Layer normalisation normalises each element’s representation across the embedding dimension, keeping activations in a stable range throughout training.

class TransformerBlock(nn.Module):
    def __init__(self, embed_dim, num_heads, ff_dim):
        super().__init__()
        self.attn  = nn.MultiheadAttention(embed_dim, num_heads, batch_first=True)
        self.ff    = nn.Sequential(
            nn.Linear(embed_dim, ff_dim),
            nn.ReLU(),
            nn.Linear(ff_dim, embed_dim),
        )
        self.norm1 = nn.LayerNorm(embed_dim)
        self.norm2 = nn.LayerNorm(embed_dim)

    def forward(self, x):
        attn_out, _ = self.attn(x, x, x)
        x = self.norm1(x + attn_out)      # attention with residual + norm
        x = self.norm2(x + self.ff(x))    # feedforward with residual + norm
        return x

block = TransformerBlock(embed_dim=16, num_heads=4, ff_dim=64)
x = torch.randn(2, 6, 16)
block(x).shape   # (2, 6, 16): shape is preserved through the block

torch.Size([2, 6, 16])

The output has exactly the same shape as the input, so blocks can be stacked arbitrarily.

The transformer architecture

A complete transformer stacks \(N\) such blocks. The input elements are first converted to fixed-length vectors (the embedding step), then passed through the stack, and finally a linear layer maps to the output.

input elements  →  embeddings
                →  transformer block 1
                →  transformer block 2
                →  ...
                →  transformer block N
                →  linear layer  →  output

For language models, input elements are word-piece tokens and the output is a probability distribution over the vocabulary. For image models (Vision Transformer, ViT), the image is divided into fixed-size patches, each patch is flattened and projected to a vector, and the resulting sequence of patch vectors is fed into exactly this stack. The attention mechanism then lets every patch interact with every other patch without the locality constraints of a convolutional network.

Stacking multiple blocks in a small example:

blocks = nn.Sequential(*[TransformerBlock(embed_dim=32, num_heads=4, ff_dim=128)
                          for _ in range(3)])

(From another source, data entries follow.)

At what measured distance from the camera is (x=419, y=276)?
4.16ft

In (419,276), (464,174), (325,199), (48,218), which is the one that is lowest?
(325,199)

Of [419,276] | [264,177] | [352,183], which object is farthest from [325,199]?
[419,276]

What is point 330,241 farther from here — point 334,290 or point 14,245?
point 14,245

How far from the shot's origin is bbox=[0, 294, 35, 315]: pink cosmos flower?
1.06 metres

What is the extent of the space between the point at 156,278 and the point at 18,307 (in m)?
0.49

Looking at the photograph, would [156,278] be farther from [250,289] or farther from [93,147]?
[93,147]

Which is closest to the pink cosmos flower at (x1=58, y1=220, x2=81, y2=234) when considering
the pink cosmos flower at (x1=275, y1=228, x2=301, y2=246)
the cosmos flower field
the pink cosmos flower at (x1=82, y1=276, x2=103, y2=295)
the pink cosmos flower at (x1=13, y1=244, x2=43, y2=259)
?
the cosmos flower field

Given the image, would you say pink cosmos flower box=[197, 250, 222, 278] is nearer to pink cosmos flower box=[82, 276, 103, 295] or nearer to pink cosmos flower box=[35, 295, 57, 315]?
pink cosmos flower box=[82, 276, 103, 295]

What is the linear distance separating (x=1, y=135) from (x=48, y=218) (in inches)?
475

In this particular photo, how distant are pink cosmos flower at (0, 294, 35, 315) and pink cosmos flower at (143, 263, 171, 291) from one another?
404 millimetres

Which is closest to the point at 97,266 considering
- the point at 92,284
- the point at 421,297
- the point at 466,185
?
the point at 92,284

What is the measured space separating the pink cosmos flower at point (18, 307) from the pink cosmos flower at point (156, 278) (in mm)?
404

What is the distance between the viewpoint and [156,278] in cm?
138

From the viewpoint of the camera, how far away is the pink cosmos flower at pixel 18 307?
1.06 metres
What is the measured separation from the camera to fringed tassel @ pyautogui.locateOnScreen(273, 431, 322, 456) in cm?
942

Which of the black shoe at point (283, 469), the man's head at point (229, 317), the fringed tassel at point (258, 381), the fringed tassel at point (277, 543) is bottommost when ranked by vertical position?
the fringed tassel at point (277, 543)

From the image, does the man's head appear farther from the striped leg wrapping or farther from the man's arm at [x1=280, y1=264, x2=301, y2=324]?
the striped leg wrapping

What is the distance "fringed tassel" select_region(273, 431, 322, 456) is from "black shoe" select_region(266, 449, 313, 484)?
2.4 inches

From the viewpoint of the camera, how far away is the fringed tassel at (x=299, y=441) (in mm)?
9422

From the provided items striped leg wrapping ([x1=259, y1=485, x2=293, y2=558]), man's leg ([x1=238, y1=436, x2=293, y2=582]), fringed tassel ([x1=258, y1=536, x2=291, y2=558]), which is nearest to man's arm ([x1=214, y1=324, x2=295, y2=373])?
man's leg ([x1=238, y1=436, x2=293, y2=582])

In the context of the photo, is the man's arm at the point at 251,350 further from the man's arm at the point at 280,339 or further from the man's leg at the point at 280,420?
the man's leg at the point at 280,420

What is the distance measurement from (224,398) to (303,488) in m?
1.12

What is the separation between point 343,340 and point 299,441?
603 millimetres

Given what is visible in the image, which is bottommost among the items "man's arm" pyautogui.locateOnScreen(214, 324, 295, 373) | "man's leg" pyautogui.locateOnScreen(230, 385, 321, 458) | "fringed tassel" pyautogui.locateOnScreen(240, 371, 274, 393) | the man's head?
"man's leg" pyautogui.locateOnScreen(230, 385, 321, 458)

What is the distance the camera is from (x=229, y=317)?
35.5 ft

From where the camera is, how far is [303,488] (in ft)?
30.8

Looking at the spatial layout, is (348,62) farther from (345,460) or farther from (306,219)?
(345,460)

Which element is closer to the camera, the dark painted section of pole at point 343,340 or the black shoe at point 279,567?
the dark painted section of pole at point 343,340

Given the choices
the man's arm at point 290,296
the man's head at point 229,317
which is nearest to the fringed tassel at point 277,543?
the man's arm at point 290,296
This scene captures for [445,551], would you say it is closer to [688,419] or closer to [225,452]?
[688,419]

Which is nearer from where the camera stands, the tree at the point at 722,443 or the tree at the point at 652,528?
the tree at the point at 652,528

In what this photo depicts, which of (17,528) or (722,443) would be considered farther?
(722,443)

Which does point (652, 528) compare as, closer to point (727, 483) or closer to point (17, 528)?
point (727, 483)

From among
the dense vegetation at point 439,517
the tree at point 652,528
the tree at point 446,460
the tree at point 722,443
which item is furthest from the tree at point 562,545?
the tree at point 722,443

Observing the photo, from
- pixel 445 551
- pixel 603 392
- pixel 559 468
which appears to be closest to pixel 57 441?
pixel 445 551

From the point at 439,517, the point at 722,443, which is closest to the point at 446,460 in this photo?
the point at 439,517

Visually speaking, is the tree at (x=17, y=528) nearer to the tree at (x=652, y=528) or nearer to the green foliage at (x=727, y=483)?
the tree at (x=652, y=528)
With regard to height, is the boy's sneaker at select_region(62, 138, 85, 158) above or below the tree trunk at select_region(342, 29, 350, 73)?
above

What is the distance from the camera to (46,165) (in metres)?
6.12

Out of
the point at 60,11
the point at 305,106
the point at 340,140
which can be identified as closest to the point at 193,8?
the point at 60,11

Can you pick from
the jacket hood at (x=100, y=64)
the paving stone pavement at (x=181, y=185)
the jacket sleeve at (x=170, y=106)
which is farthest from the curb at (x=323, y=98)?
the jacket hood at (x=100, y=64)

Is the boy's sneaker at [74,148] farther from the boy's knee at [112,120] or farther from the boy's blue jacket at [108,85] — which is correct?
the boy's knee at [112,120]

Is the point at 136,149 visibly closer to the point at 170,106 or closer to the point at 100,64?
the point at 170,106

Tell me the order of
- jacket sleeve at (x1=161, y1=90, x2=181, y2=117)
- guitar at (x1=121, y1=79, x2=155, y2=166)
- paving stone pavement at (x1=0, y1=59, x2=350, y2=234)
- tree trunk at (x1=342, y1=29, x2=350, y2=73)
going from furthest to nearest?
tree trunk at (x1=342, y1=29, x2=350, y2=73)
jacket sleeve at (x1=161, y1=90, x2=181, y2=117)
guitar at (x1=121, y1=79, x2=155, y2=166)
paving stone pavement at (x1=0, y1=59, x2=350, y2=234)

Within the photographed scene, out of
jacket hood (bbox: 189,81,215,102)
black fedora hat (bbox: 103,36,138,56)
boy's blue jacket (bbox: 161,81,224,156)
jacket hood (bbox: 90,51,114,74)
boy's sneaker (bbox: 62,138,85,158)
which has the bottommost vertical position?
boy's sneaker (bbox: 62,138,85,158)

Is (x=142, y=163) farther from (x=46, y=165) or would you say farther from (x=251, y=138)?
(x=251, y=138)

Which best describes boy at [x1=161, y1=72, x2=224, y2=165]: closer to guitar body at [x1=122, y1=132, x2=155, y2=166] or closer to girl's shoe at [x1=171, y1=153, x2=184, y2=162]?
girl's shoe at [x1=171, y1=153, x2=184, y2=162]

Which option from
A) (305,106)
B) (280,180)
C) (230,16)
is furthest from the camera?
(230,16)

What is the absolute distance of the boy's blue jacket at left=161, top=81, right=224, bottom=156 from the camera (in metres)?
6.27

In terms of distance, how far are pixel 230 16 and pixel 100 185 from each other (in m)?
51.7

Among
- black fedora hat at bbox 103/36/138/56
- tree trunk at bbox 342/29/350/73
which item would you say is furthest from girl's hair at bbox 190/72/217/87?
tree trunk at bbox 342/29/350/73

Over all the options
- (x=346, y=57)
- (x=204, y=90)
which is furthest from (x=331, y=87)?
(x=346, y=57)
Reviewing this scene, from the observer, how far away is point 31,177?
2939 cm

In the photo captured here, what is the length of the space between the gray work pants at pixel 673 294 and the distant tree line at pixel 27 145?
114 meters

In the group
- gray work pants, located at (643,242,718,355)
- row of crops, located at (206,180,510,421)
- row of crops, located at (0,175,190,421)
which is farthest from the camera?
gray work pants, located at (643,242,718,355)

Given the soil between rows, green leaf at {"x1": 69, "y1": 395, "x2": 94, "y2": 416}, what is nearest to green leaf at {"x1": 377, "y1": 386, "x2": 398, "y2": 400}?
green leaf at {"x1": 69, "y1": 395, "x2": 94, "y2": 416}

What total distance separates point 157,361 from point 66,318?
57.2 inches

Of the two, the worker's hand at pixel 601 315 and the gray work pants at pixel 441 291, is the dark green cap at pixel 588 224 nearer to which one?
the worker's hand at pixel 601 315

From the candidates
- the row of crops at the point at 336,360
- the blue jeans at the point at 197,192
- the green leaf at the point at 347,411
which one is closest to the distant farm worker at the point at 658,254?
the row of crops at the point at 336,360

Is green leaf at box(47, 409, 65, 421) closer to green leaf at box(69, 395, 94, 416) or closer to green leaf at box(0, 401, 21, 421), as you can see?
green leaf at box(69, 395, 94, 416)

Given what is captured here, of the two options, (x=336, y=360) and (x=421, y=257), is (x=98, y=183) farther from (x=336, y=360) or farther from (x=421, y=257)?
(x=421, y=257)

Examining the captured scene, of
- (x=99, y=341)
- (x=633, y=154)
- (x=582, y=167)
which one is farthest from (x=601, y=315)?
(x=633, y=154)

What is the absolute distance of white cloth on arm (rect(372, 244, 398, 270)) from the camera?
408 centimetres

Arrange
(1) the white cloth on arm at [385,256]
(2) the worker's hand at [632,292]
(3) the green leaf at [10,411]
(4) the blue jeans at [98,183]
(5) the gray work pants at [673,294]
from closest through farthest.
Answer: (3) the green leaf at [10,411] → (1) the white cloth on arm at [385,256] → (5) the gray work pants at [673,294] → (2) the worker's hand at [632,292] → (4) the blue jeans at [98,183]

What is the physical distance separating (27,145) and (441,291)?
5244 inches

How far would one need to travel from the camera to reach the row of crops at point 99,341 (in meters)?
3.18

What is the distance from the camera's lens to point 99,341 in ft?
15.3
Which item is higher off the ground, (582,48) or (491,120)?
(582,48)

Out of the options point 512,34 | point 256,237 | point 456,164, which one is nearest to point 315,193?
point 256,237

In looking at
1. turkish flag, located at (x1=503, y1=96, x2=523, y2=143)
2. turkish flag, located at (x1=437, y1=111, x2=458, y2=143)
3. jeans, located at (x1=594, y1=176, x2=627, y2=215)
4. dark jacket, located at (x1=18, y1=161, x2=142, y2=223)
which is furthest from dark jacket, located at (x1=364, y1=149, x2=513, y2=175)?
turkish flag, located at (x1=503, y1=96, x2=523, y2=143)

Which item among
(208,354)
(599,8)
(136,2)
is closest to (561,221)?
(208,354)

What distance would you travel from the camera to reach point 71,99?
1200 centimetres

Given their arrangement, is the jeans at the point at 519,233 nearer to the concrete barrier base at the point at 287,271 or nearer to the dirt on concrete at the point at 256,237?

x = torch.randn(4, 10, 32)   # batch=4, 10 elements, embed_dim=32
blocks(x).shape               # (4, 10, 32)

torch.Size([4, 10, 32])

Each block refines the representations by attending across the elements and transforming them through the feedforward network. After \(N\) blocks, the representations carry information about the global context of every element.